Seperti ketika kau mendaki sebuah gunung, jika ambisi mu mencapai puncak, maka apapun kondisinya, kau akan terus berjalan ke arah puncak. Satu sisi kau akan terlihat optimis oleh pendaki yang lain dan kau akan mendapatkan pujian karna dianggap sangat bersungguh-sungguh. Tapi apakah cuma pujian yang kau harapkan dari upaya mu mencapai tujuan ? Sedangkal itu kah ? Kau lupa bahwa sampai di puncak hanyalah bonus dari proses pendakian. Jika tak bisa sampai puncak, setidaknya kau telah mencoba, maka berbahagialah di kaki gunung, toh masih sama indahnya.

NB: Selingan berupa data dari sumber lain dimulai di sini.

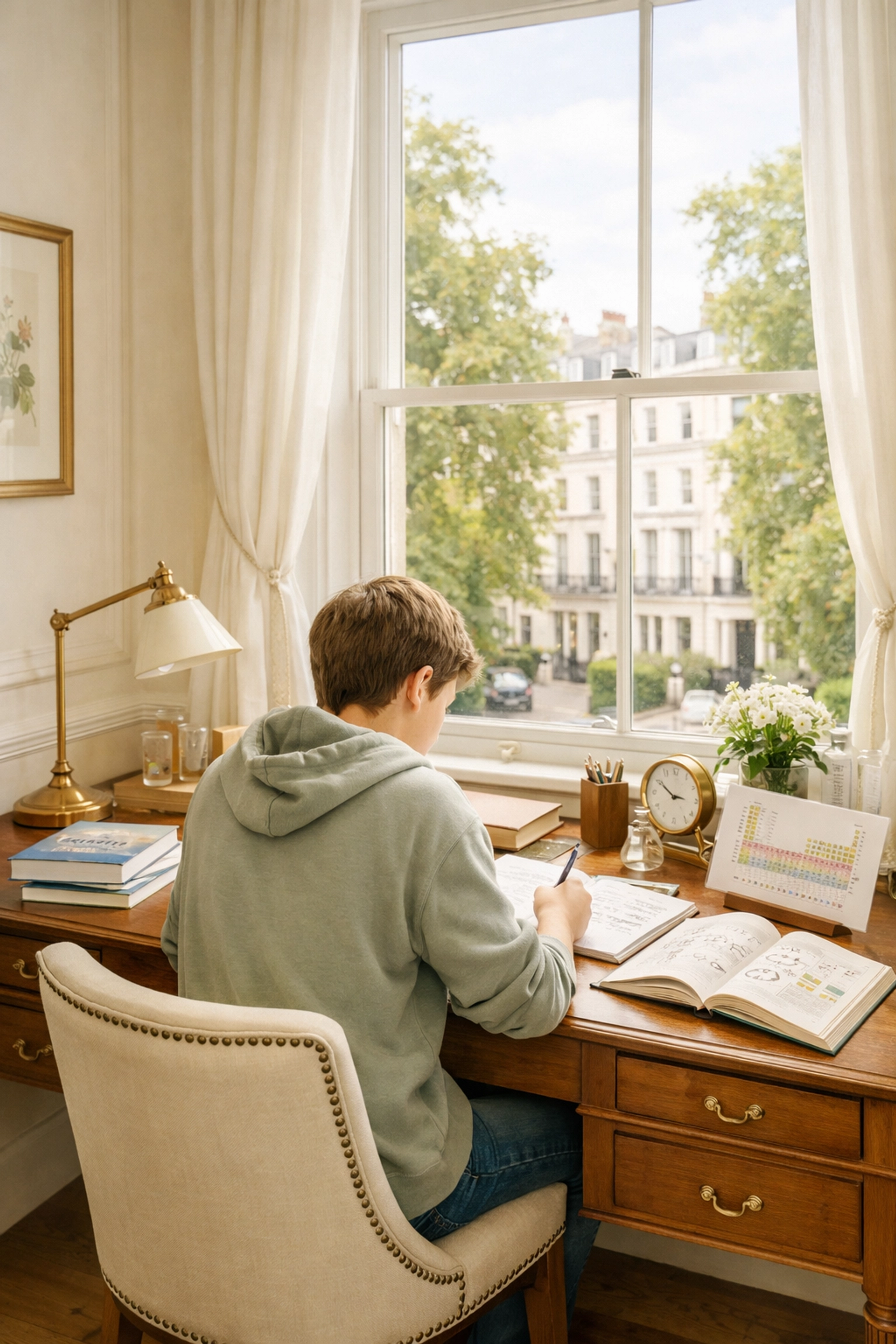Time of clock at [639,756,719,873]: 2:50
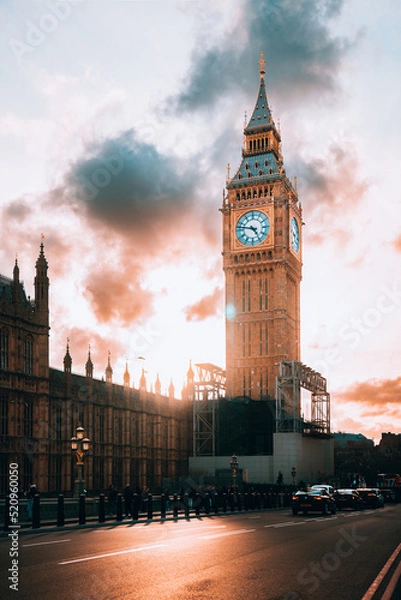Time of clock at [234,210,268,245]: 4:46
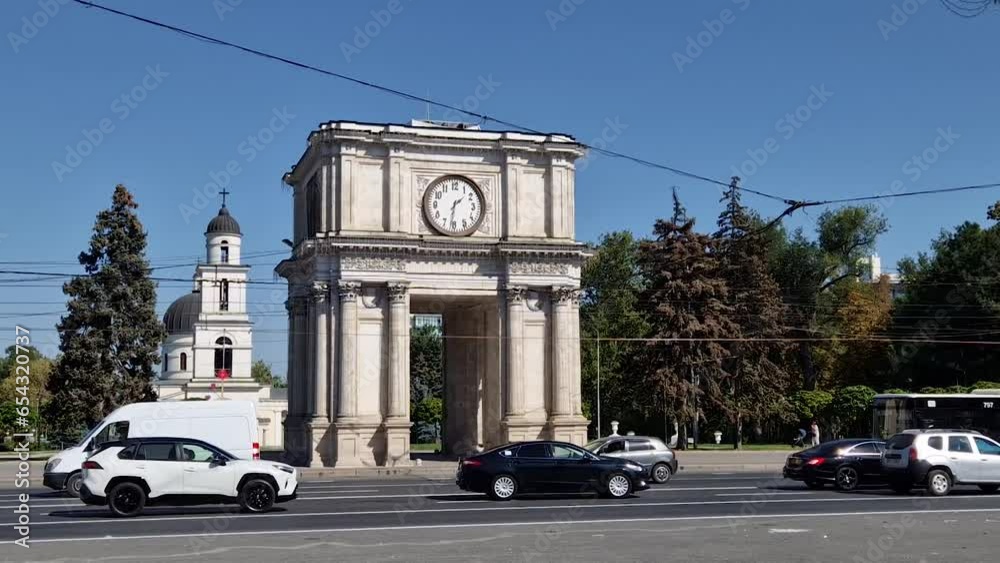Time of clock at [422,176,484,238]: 1:31
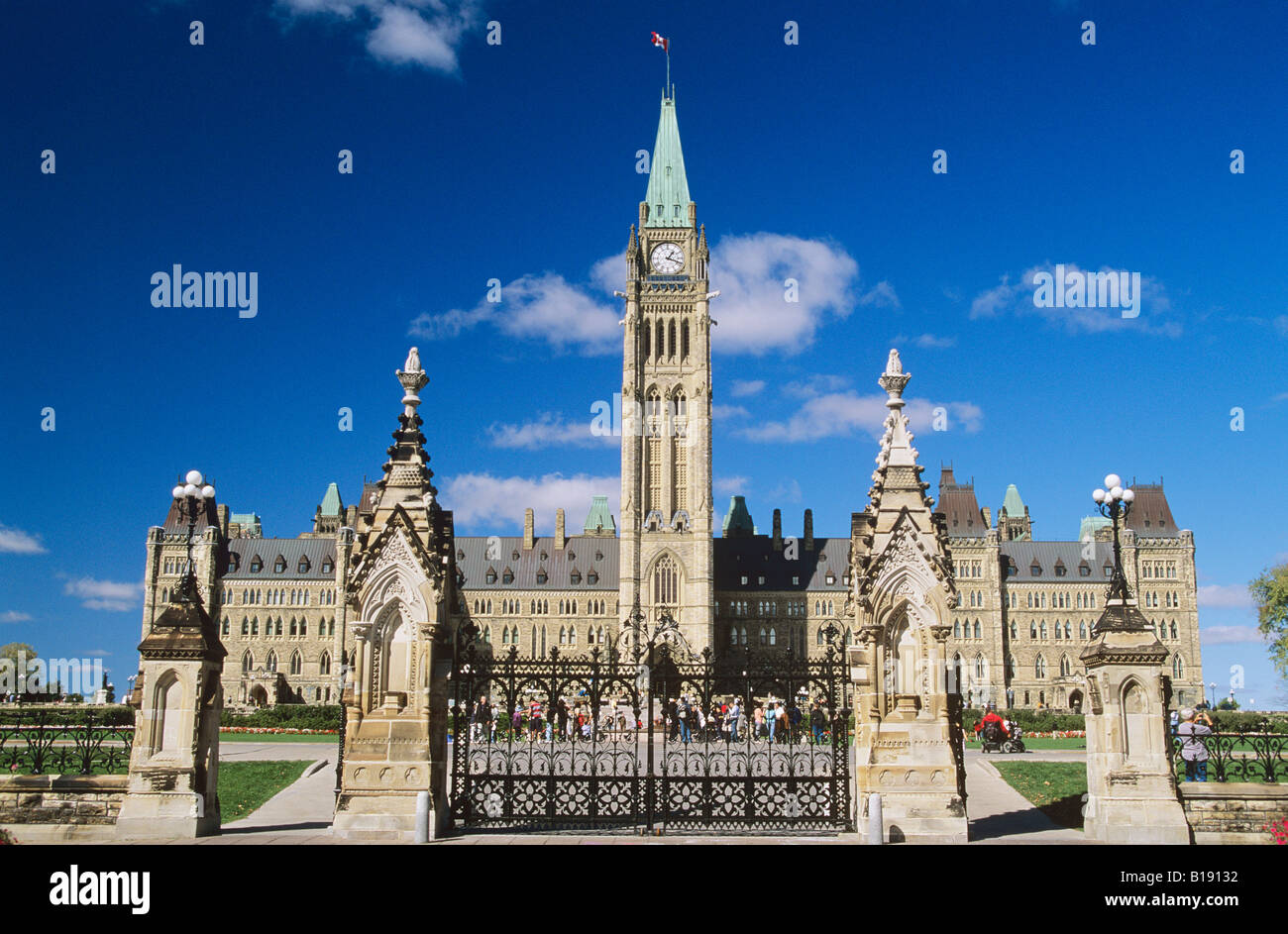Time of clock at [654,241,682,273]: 1:18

Insyallah saya masih mempunyai gairah untuk menjalani hidup. Saya hanya takut seperti serigala yang lapar itu. Namun setidaknya dalam menjalani hidup kuncinya ialah usaha dan pandai bersyukur. Jika tidak kau akan terjebak dalam lingkar malas juga lingkar ambisi yang menyengsarakan itu.